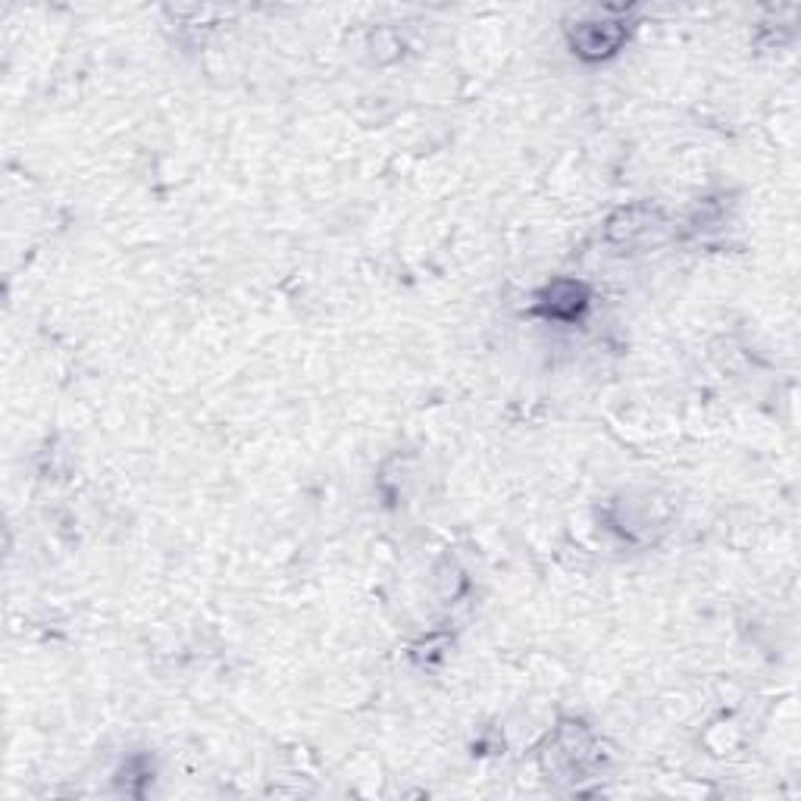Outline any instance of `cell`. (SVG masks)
I'll return each instance as SVG.
<instances>
[{
  "label": "cell",
  "instance_id": "1",
  "mask_svg": "<svg viewBox=\"0 0 801 801\" xmlns=\"http://www.w3.org/2000/svg\"><path fill=\"white\" fill-rule=\"evenodd\" d=\"M595 761H598L595 736L577 720L560 724L542 752V767L555 779H583L595 767Z\"/></svg>",
  "mask_w": 801,
  "mask_h": 801
},
{
  "label": "cell",
  "instance_id": "2",
  "mask_svg": "<svg viewBox=\"0 0 801 801\" xmlns=\"http://www.w3.org/2000/svg\"><path fill=\"white\" fill-rule=\"evenodd\" d=\"M660 232V214L648 210V207H630V210H620L617 217L607 222V239L617 242L620 247H635L639 242H655V235Z\"/></svg>",
  "mask_w": 801,
  "mask_h": 801
},
{
  "label": "cell",
  "instance_id": "3",
  "mask_svg": "<svg viewBox=\"0 0 801 801\" xmlns=\"http://www.w3.org/2000/svg\"><path fill=\"white\" fill-rule=\"evenodd\" d=\"M620 41H623V28L607 23L580 25V28H577V38H573L577 50L585 53V57H605L610 50L620 48Z\"/></svg>",
  "mask_w": 801,
  "mask_h": 801
},
{
  "label": "cell",
  "instance_id": "4",
  "mask_svg": "<svg viewBox=\"0 0 801 801\" xmlns=\"http://www.w3.org/2000/svg\"><path fill=\"white\" fill-rule=\"evenodd\" d=\"M548 314L551 316H573L585 307V292L573 282H558L551 292H548Z\"/></svg>",
  "mask_w": 801,
  "mask_h": 801
}]
</instances>
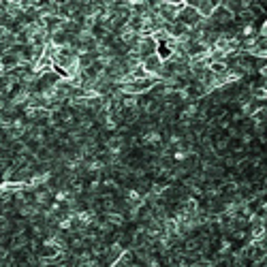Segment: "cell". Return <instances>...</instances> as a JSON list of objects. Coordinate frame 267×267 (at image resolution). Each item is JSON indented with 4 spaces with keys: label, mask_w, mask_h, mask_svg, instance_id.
I'll use <instances>...</instances> for the list:
<instances>
[{
    "label": "cell",
    "mask_w": 267,
    "mask_h": 267,
    "mask_svg": "<svg viewBox=\"0 0 267 267\" xmlns=\"http://www.w3.org/2000/svg\"><path fill=\"white\" fill-rule=\"evenodd\" d=\"M248 54L254 58H267V37L265 35L259 32L252 39V47H250Z\"/></svg>",
    "instance_id": "5"
},
{
    "label": "cell",
    "mask_w": 267,
    "mask_h": 267,
    "mask_svg": "<svg viewBox=\"0 0 267 267\" xmlns=\"http://www.w3.org/2000/svg\"><path fill=\"white\" fill-rule=\"evenodd\" d=\"M3 194H5V188H3V186H0V199H3Z\"/></svg>",
    "instance_id": "8"
},
{
    "label": "cell",
    "mask_w": 267,
    "mask_h": 267,
    "mask_svg": "<svg viewBox=\"0 0 267 267\" xmlns=\"http://www.w3.org/2000/svg\"><path fill=\"white\" fill-rule=\"evenodd\" d=\"M0 66H3L7 73H11V71H15L17 66H22V60H19V56L15 54V51H7V54H3Z\"/></svg>",
    "instance_id": "6"
},
{
    "label": "cell",
    "mask_w": 267,
    "mask_h": 267,
    "mask_svg": "<svg viewBox=\"0 0 267 267\" xmlns=\"http://www.w3.org/2000/svg\"><path fill=\"white\" fill-rule=\"evenodd\" d=\"M141 64H143V69H146L148 77H152V79L160 81L158 77H160V71H162V64H165V60H162L158 54H154V56L143 58V60H141Z\"/></svg>",
    "instance_id": "3"
},
{
    "label": "cell",
    "mask_w": 267,
    "mask_h": 267,
    "mask_svg": "<svg viewBox=\"0 0 267 267\" xmlns=\"http://www.w3.org/2000/svg\"><path fill=\"white\" fill-rule=\"evenodd\" d=\"M188 5L197 9L199 15H201L203 19H210V17L214 15V11H216V7H218L220 3H214V0H199V3H197V0H190Z\"/></svg>",
    "instance_id": "4"
},
{
    "label": "cell",
    "mask_w": 267,
    "mask_h": 267,
    "mask_svg": "<svg viewBox=\"0 0 267 267\" xmlns=\"http://www.w3.org/2000/svg\"><path fill=\"white\" fill-rule=\"evenodd\" d=\"M0 60H3V51H0Z\"/></svg>",
    "instance_id": "9"
},
{
    "label": "cell",
    "mask_w": 267,
    "mask_h": 267,
    "mask_svg": "<svg viewBox=\"0 0 267 267\" xmlns=\"http://www.w3.org/2000/svg\"><path fill=\"white\" fill-rule=\"evenodd\" d=\"M130 77H132V81H135V79H146L148 73H146V69H143V64H139L137 69H132L130 71Z\"/></svg>",
    "instance_id": "7"
},
{
    "label": "cell",
    "mask_w": 267,
    "mask_h": 267,
    "mask_svg": "<svg viewBox=\"0 0 267 267\" xmlns=\"http://www.w3.org/2000/svg\"><path fill=\"white\" fill-rule=\"evenodd\" d=\"M178 22L180 24H184L186 28H190V30H194L201 22H203V17L199 15V11L194 7H190L188 3H186V7L182 9V13H180V17H178Z\"/></svg>",
    "instance_id": "2"
},
{
    "label": "cell",
    "mask_w": 267,
    "mask_h": 267,
    "mask_svg": "<svg viewBox=\"0 0 267 267\" xmlns=\"http://www.w3.org/2000/svg\"><path fill=\"white\" fill-rule=\"evenodd\" d=\"M128 51H132V54H137L141 60L143 58H148V56H154L158 51V43H156V39H154L152 35H141L139 41L135 43V47H130Z\"/></svg>",
    "instance_id": "1"
}]
</instances>
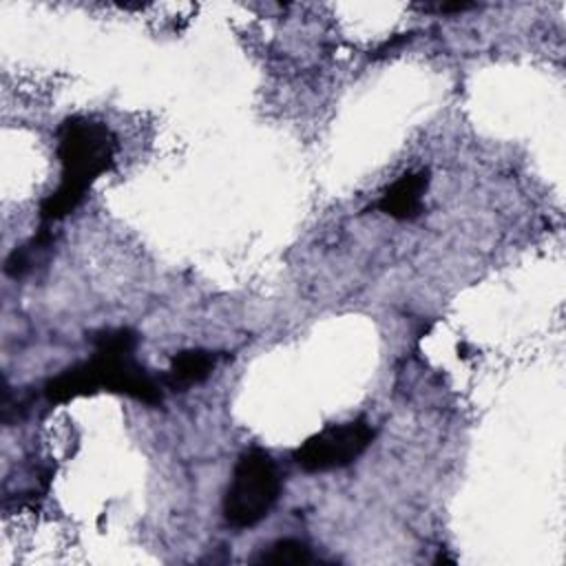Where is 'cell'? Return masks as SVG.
<instances>
[{
    "label": "cell",
    "mask_w": 566,
    "mask_h": 566,
    "mask_svg": "<svg viewBox=\"0 0 566 566\" xmlns=\"http://www.w3.org/2000/svg\"><path fill=\"white\" fill-rule=\"evenodd\" d=\"M135 349H117L95 345V354L66 367L44 385V398L51 405H64L80 396L95 391H113L135 398L144 405L161 402V380L150 376L144 365L135 360Z\"/></svg>",
    "instance_id": "7a4b0ae2"
},
{
    "label": "cell",
    "mask_w": 566,
    "mask_h": 566,
    "mask_svg": "<svg viewBox=\"0 0 566 566\" xmlns=\"http://www.w3.org/2000/svg\"><path fill=\"white\" fill-rule=\"evenodd\" d=\"M254 562H259V564H307V562H312V553L305 542L285 537V539H276L274 544L263 548L261 555L254 557Z\"/></svg>",
    "instance_id": "52a82bcc"
},
{
    "label": "cell",
    "mask_w": 566,
    "mask_h": 566,
    "mask_svg": "<svg viewBox=\"0 0 566 566\" xmlns=\"http://www.w3.org/2000/svg\"><path fill=\"white\" fill-rule=\"evenodd\" d=\"M429 186L427 170L400 175L378 199V210L398 221H411L422 212V197Z\"/></svg>",
    "instance_id": "5b68a950"
},
{
    "label": "cell",
    "mask_w": 566,
    "mask_h": 566,
    "mask_svg": "<svg viewBox=\"0 0 566 566\" xmlns=\"http://www.w3.org/2000/svg\"><path fill=\"white\" fill-rule=\"evenodd\" d=\"M283 489L276 462L263 449L239 455L223 495V517L234 528H250L265 520Z\"/></svg>",
    "instance_id": "3957f363"
},
{
    "label": "cell",
    "mask_w": 566,
    "mask_h": 566,
    "mask_svg": "<svg viewBox=\"0 0 566 566\" xmlns=\"http://www.w3.org/2000/svg\"><path fill=\"white\" fill-rule=\"evenodd\" d=\"M374 440V429L367 420L329 424L310 436L296 451L294 462L307 473H325L343 469L360 458Z\"/></svg>",
    "instance_id": "277c9868"
},
{
    "label": "cell",
    "mask_w": 566,
    "mask_h": 566,
    "mask_svg": "<svg viewBox=\"0 0 566 566\" xmlns=\"http://www.w3.org/2000/svg\"><path fill=\"white\" fill-rule=\"evenodd\" d=\"M117 139L113 130L88 117H69L57 128V159L62 164L60 186L42 201V226L71 214L84 199L86 190L106 170L113 168Z\"/></svg>",
    "instance_id": "6da1fadb"
},
{
    "label": "cell",
    "mask_w": 566,
    "mask_h": 566,
    "mask_svg": "<svg viewBox=\"0 0 566 566\" xmlns=\"http://www.w3.org/2000/svg\"><path fill=\"white\" fill-rule=\"evenodd\" d=\"M217 365V354L208 349H184L172 356L168 374L161 378V385L170 389H188L197 382H203Z\"/></svg>",
    "instance_id": "8992f818"
}]
</instances>
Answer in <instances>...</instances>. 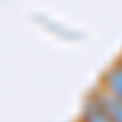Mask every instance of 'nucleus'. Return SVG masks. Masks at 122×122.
Returning a JSON list of instances; mask_svg holds the SVG:
<instances>
[{"label": "nucleus", "instance_id": "nucleus-1", "mask_svg": "<svg viewBox=\"0 0 122 122\" xmlns=\"http://www.w3.org/2000/svg\"><path fill=\"white\" fill-rule=\"evenodd\" d=\"M81 122H115V120L107 115V110L95 100L93 93H90V95L86 98L83 107H81Z\"/></svg>", "mask_w": 122, "mask_h": 122}, {"label": "nucleus", "instance_id": "nucleus-2", "mask_svg": "<svg viewBox=\"0 0 122 122\" xmlns=\"http://www.w3.org/2000/svg\"><path fill=\"white\" fill-rule=\"evenodd\" d=\"M103 88L107 93H112L120 103H122V64H115L105 71L103 76Z\"/></svg>", "mask_w": 122, "mask_h": 122}, {"label": "nucleus", "instance_id": "nucleus-3", "mask_svg": "<svg viewBox=\"0 0 122 122\" xmlns=\"http://www.w3.org/2000/svg\"><path fill=\"white\" fill-rule=\"evenodd\" d=\"M93 95H95V100H98V103L107 110V115L112 117L115 122H122V103H120V100H117L112 93H107L105 88H100V90H95Z\"/></svg>", "mask_w": 122, "mask_h": 122}, {"label": "nucleus", "instance_id": "nucleus-4", "mask_svg": "<svg viewBox=\"0 0 122 122\" xmlns=\"http://www.w3.org/2000/svg\"><path fill=\"white\" fill-rule=\"evenodd\" d=\"M120 64H122V59H120Z\"/></svg>", "mask_w": 122, "mask_h": 122}]
</instances>
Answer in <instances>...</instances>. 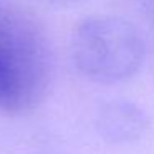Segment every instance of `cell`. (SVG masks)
<instances>
[{
  "instance_id": "cell-1",
  "label": "cell",
  "mask_w": 154,
  "mask_h": 154,
  "mask_svg": "<svg viewBox=\"0 0 154 154\" xmlns=\"http://www.w3.org/2000/svg\"><path fill=\"white\" fill-rule=\"evenodd\" d=\"M51 73V48L40 20L17 0H0V111H33L47 96Z\"/></svg>"
},
{
  "instance_id": "cell-2",
  "label": "cell",
  "mask_w": 154,
  "mask_h": 154,
  "mask_svg": "<svg viewBox=\"0 0 154 154\" xmlns=\"http://www.w3.org/2000/svg\"><path fill=\"white\" fill-rule=\"evenodd\" d=\"M71 60L85 78L114 85L133 78L146 57V43L136 25L116 15H91L71 35Z\"/></svg>"
},
{
  "instance_id": "cell-3",
  "label": "cell",
  "mask_w": 154,
  "mask_h": 154,
  "mask_svg": "<svg viewBox=\"0 0 154 154\" xmlns=\"http://www.w3.org/2000/svg\"><path fill=\"white\" fill-rule=\"evenodd\" d=\"M94 126L106 143L128 144L144 136L149 128V118L133 101L111 100L100 106Z\"/></svg>"
},
{
  "instance_id": "cell-4",
  "label": "cell",
  "mask_w": 154,
  "mask_h": 154,
  "mask_svg": "<svg viewBox=\"0 0 154 154\" xmlns=\"http://www.w3.org/2000/svg\"><path fill=\"white\" fill-rule=\"evenodd\" d=\"M47 2H53V4H68V2H75V0H47Z\"/></svg>"
}]
</instances>
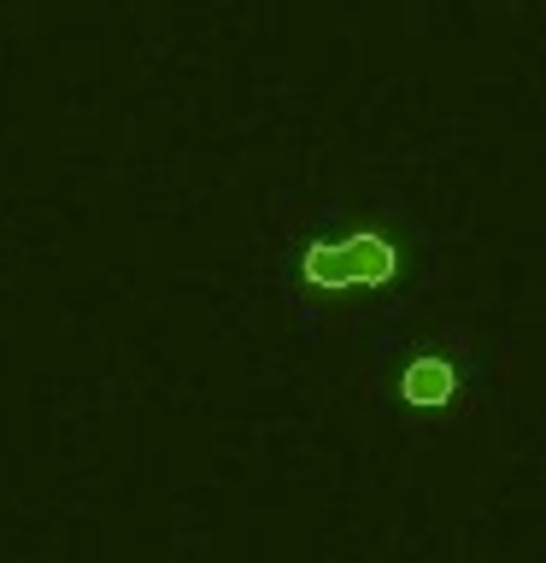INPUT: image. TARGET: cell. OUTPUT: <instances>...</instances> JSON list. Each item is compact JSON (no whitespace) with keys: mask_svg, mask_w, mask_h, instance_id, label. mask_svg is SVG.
<instances>
[{"mask_svg":"<svg viewBox=\"0 0 546 563\" xmlns=\"http://www.w3.org/2000/svg\"><path fill=\"white\" fill-rule=\"evenodd\" d=\"M417 258L423 241L394 206L329 200L282 246V299L306 323H329V317L400 299L417 282Z\"/></svg>","mask_w":546,"mask_h":563,"instance_id":"cell-1","label":"cell"},{"mask_svg":"<svg viewBox=\"0 0 546 563\" xmlns=\"http://www.w3.org/2000/svg\"><path fill=\"white\" fill-rule=\"evenodd\" d=\"M387 394L400 411L447 417L465 399V358L452 346H400L387 358Z\"/></svg>","mask_w":546,"mask_h":563,"instance_id":"cell-2","label":"cell"}]
</instances>
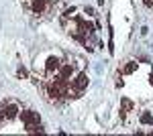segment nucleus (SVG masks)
Here are the masks:
<instances>
[{
  "label": "nucleus",
  "mask_w": 153,
  "mask_h": 136,
  "mask_svg": "<svg viewBox=\"0 0 153 136\" xmlns=\"http://www.w3.org/2000/svg\"><path fill=\"white\" fill-rule=\"evenodd\" d=\"M2 106H4V116H6V120H14V118L21 116V106H19L16 102H12V100H4Z\"/></svg>",
  "instance_id": "f257e3e1"
},
{
  "label": "nucleus",
  "mask_w": 153,
  "mask_h": 136,
  "mask_svg": "<svg viewBox=\"0 0 153 136\" xmlns=\"http://www.w3.org/2000/svg\"><path fill=\"white\" fill-rule=\"evenodd\" d=\"M27 6L35 14H45V10H47V6H49V0H29Z\"/></svg>",
  "instance_id": "f03ea898"
},
{
  "label": "nucleus",
  "mask_w": 153,
  "mask_h": 136,
  "mask_svg": "<svg viewBox=\"0 0 153 136\" xmlns=\"http://www.w3.org/2000/svg\"><path fill=\"white\" fill-rule=\"evenodd\" d=\"M88 73H76L74 75V79H71V85L76 87L78 91H84L86 87H88Z\"/></svg>",
  "instance_id": "7ed1b4c3"
},
{
  "label": "nucleus",
  "mask_w": 153,
  "mask_h": 136,
  "mask_svg": "<svg viewBox=\"0 0 153 136\" xmlns=\"http://www.w3.org/2000/svg\"><path fill=\"white\" fill-rule=\"evenodd\" d=\"M59 67H61V59H59V57H49V59H47V63H45V71H47L49 75L57 73Z\"/></svg>",
  "instance_id": "20e7f679"
},
{
  "label": "nucleus",
  "mask_w": 153,
  "mask_h": 136,
  "mask_svg": "<svg viewBox=\"0 0 153 136\" xmlns=\"http://www.w3.org/2000/svg\"><path fill=\"white\" fill-rule=\"evenodd\" d=\"M57 75H59V77H63V79H70V77H74V75H76V69H74V65H71V63H61Z\"/></svg>",
  "instance_id": "39448f33"
},
{
  "label": "nucleus",
  "mask_w": 153,
  "mask_h": 136,
  "mask_svg": "<svg viewBox=\"0 0 153 136\" xmlns=\"http://www.w3.org/2000/svg\"><path fill=\"white\" fill-rule=\"evenodd\" d=\"M135 69H137V63L135 61H127V65L123 67V73H133Z\"/></svg>",
  "instance_id": "423d86ee"
},
{
  "label": "nucleus",
  "mask_w": 153,
  "mask_h": 136,
  "mask_svg": "<svg viewBox=\"0 0 153 136\" xmlns=\"http://www.w3.org/2000/svg\"><path fill=\"white\" fill-rule=\"evenodd\" d=\"M141 124H153V116L151 114H141Z\"/></svg>",
  "instance_id": "0eeeda50"
},
{
  "label": "nucleus",
  "mask_w": 153,
  "mask_h": 136,
  "mask_svg": "<svg viewBox=\"0 0 153 136\" xmlns=\"http://www.w3.org/2000/svg\"><path fill=\"white\" fill-rule=\"evenodd\" d=\"M2 122H6V116H4V106L0 104V124H2Z\"/></svg>",
  "instance_id": "6e6552de"
},
{
  "label": "nucleus",
  "mask_w": 153,
  "mask_h": 136,
  "mask_svg": "<svg viewBox=\"0 0 153 136\" xmlns=\"http://www.w3.org/2000/svg\"><path fill=\"white\" fill-rule=\"evenodd\" d=\"M84 12H86L88 16H94V8H92V6H86V8H84Z\"/></svg>",
  "instance_id": "1a4fd4ad"
},
{
  "label": "nucleus",
  "mask_w": 153,
  "mask_h": 136,
  "mask_svg": "<svg viewBox=\"0 0 153 136\" xmlns=\"http://www.w3.org/2000/svg\"><path fill=\"white\" fill-rule=\"evenodd\" d=\"M29 73H27V69H19V77H27Z\"/></svg>",
  "instance_id": "9d476101"
},
{
  "label": "nucleus",
  "mask_w": 153,
  "mask_h": 136,
  "mask_svg": "<svg viewBox=\"0 0 153 136\" xmlns=\"http://www.w3.org/2000/svg\"><path fill=\"white\" fill-rule=\"evenodd\" d=\"M143 4H145L147 8H153V0H143Z\"/></svg>",
  "instance_id": "9b49d317"
},
{
  "label": "nucleus",
  "mask_w": 153,
  "mask_h": 136,
  "mask_svg": "<svg viewBox=\"0 0 153 136\" xmlns=\"http://www.w3.org/2000/svg\"><path fill=\"white\" fill-rule=\"evenodd\" d=\"M149 83H151V85H153V73H151V75H149Z\"/></svg>",
  "instance_id": "f8f14e48"
}]
</instances>
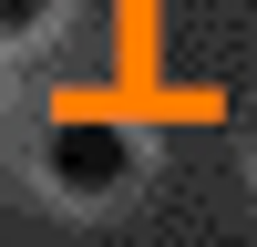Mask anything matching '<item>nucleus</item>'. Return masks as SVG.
Segmentation results:
<instances>
[{"label":"nucleus","instance_id":"nucleus-1","mask_svg":"<svg viewBox=\"0 0 257 247\" xmlns=\"http://www.w3.org/2000/svg\"><path fill=\"white\" fill-rule=\"evenodd\" d=\"M123 165H134V144H123L113 124H52V175L72 185V196H103Z\"/></svg>","mask_w":257,"mask_h":247},{"label":"nucleus","instance_id":"nucleus-2","mask_svg":"<svg viewBox=\"0 0 257 247\" xmlns=\"http://www.w3.org/2000/svg\"><path fill=\"white\" fill-rule=\"evenodd\" d=\"M41 11L52 0H0V31H41Z\"/></svg>","mask_w":257,"mask_h":247}]
</instances>
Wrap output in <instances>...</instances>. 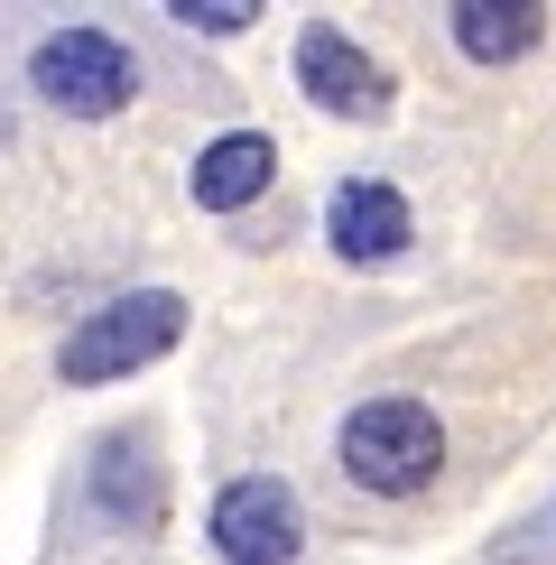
○ ○ ○
* What to produce
Put the data, from its start through the line containing "I'll use <instances>...</instances>", into a JSON list of strings with one string per line and no blank lines. Leave the pictures out of the answer.

* Exercise result
[
  "Outline any instance of `cell`. (SVG masks)",
  "I'll return each instance as SVG.",
  "<instances>",
  "[{",
  "  \"label\": \"cell\",",
  "  \"instance_id\": \"1\",",
  "  \"mask_svg\": \"<svg viewBox=\\\"0 0 801 801\\\" xmlns=\\\"http://www.w3.org/2000/svg\\\"><path fill=\\\"white\\\" fill-rule=\\\"evenodd\\\" d=\\\"M595 761H598L595 736L577 720L560 724L542 752V767L555 779H583L595 767Z\\\"/></svg>\",",
  "  \"mask_w\": 801,",
  "  \"mask_h\": 801",
  "},",
  "{",
  "  \"label\": \"cell\",",
  "  \"instance_id\": \"2\",",
  "  \"mask_svg\": \"<svg viewBox=\\\"0 0 801 801\\\" xmlns=\\\"http://www.w3.org/2000/svg\\\"><path fill=\\\"white\\\" fill-rule=\\\"evenodd\\\" d=\\\"M660 232V214L648 210V207H630V210H620L617 217L607 222V239L617 242L620 247H635L639 242H655V235Z\\\"/></svg>\",",
  "  \"mask_w\": 801,",
  "  \"mask_h\": 801",
  "},",
  "{",
  "  \"label\": \"cell\",",
  "  \"instance_id\": \"3\",",
  "  \"mask_svg\": \"<svg viewBox=\\\"0 0 801 801\\\" xmlns=\\\"http://www.w3.org/2000/svg\\\"><path fill=\\\"white\\\" fill-rule=\\\"evenodd\\\" d=\\\"M620 41H623V28L607 23L580 25V28H577V38H573L577 50L585 53V57H605L610 50L620 48Z\\\"/></svg>\",",
  "  \"mask_w\": 801,",
  "  \"mask_h\": 801",
  "},",
  "{",
  "  \"label\": \"cell\",",
  "  \"instance_id\": \"4\",",
  "  \"mask_svg\": \"<svg viewBox=\\\"0 0 801 801\\\" xmlns=\\\"http://www.w3.org/2000/svg\\\"><path fill=\\\"white\\\" fill-rule=\\\"evenodd\\\" d=\\\"M548 314L551 316H573L585 307V292L573 282H558L551 292H548Z\\\"/></svg>\",",
  "  \"mask_w\": 801,",
  "  \"mask_h\": 801",
  "}]",
  "</instances>",
  "Segment: \"cell\". Return <instances>...</instances> as a JSON list of objects. Coordinate frame 267×267 (at image resolution). Each item is JSON indented with 4 spaces with keys: label, mask_w, mask_h, mask_svg, instance_id.",
  "I'll use <instances>...</instances> for the list:"
]